Always I have dismissed the idea, convinced this is all an elaborate lie Danarius has concocted to get me to lower my guard, take a foolish chance and open myself to his attack. I cannot go to Karinas, and by inviting my former master to Kirkwall, I put not only myself in danger, but my companions. More than once I have woken in a cold sweat, dreaming of Hawke in Danarius' hands. Such a talented mage would be a great prize for him, a replacement for Hadriana beyond his wildest dreams. A fully trained, mature mage, stripped of her memories and kept in bondage with no will beyond his own, no ambition besides that which he set before her - it is a frightening thought on any level, and when I think of it being Hawke, my stomach roils.

No, I will not involve her in this. If there are chances to be taken in this search, I will take them myself.

I stop my pacing again. Is that it, then? Have I just decided to pursue this mad quest?

Grudgingly, I admit to myself that I have no other option, if this stalemate is to be broken. If it brings Danarius down on me, then so be it. I will face him and be done with it. "There comes a time when you must stop running," I told Hawke boldly on the day we met, "When you must turn and face the tiger." I believed I would win death or freedom that very night. Yet even then I was terrified of facing my old master, speaking more out of bravado than bravery. It was a bitter disappointment at the time, to stand there alive and victorious, and still not free.

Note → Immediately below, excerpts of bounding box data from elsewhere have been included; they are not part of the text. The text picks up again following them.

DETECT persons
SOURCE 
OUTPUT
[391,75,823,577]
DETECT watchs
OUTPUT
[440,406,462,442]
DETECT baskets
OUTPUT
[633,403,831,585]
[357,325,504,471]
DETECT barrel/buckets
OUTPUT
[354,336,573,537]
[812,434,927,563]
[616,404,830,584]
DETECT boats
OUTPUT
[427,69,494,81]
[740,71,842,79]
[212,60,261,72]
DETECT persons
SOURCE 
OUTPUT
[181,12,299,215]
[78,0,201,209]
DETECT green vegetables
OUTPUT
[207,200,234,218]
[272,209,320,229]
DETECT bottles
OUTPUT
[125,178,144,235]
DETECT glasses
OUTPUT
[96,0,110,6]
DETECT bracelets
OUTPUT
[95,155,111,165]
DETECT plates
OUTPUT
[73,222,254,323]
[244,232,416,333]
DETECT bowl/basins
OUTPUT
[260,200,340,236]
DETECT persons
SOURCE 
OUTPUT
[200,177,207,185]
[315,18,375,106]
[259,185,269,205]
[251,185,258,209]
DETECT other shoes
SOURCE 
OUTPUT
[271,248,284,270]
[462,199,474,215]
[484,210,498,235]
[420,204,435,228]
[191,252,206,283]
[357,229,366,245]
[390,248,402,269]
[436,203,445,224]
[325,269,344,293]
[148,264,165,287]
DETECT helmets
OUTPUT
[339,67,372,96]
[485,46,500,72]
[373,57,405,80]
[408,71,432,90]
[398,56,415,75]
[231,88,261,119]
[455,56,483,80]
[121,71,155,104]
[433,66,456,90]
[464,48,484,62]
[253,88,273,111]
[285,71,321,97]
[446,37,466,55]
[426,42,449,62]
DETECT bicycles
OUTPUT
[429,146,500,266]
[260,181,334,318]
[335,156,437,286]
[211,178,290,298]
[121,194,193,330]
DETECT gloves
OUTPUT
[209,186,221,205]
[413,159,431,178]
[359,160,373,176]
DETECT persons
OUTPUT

I don't know that I truly cared back then whether it was death or freedom I received, so long as I could end this mad chase. But there was no end, and now the years have made me a craven hypocrite, my mansion a crumbling cage that I dare not leave.

Enough. I will walk into Danarius' trap, if that is what this is. I will do as I said I would all those years ago - if he will not come to me, then I must go to him. I shall be the wolf he named me for, and it will be he that must watch his back.

My restless feet move across the floor again. This is the most dangerous kind of game, a true test of wits, courage, and skill. If I am not fast enough, strong enough, smart enough, if I do not act at the right moment, if I hesitate too long or strike too soon, I will be lost, and Danarius will win. These sorts of drawn out, complicated plots are his forte, and I, the simple-minded, impulsive, emotional slave, am at a distinct disadvantage. He has everything on his side. He has money, power, experience, and I have-

I have Hawke.

The thought comes unbidden, and weak as I am, I take comfort in it. I have just sworn to myself I will not involve her in this, and yet, she is the one advantage I have over Danarius - an unknown, unpredictable element over which he has no control. Even if his spies have told him of her, he will underestimate her. To him, she is a barbarian, and in any case, no one can really comprehend Hawke without meeting her. If she will stand with me, perhaps I have a chance.

It is the only scrap of hope I have found to cling to in years. I cross over to the basin in the corner, and splash water up over my face, washing away the sweat and grime of my workout as plans start to tumble in my mind. I have kept in touch with Anso. He has contacts in the Imperium. I will start with him.

I will keep Hawke out of this for as long as I can, and then - if I need her - I will ask this one last favor of her. Perhaps when all this is settled - perhaps things will be different. Perhaps something will change.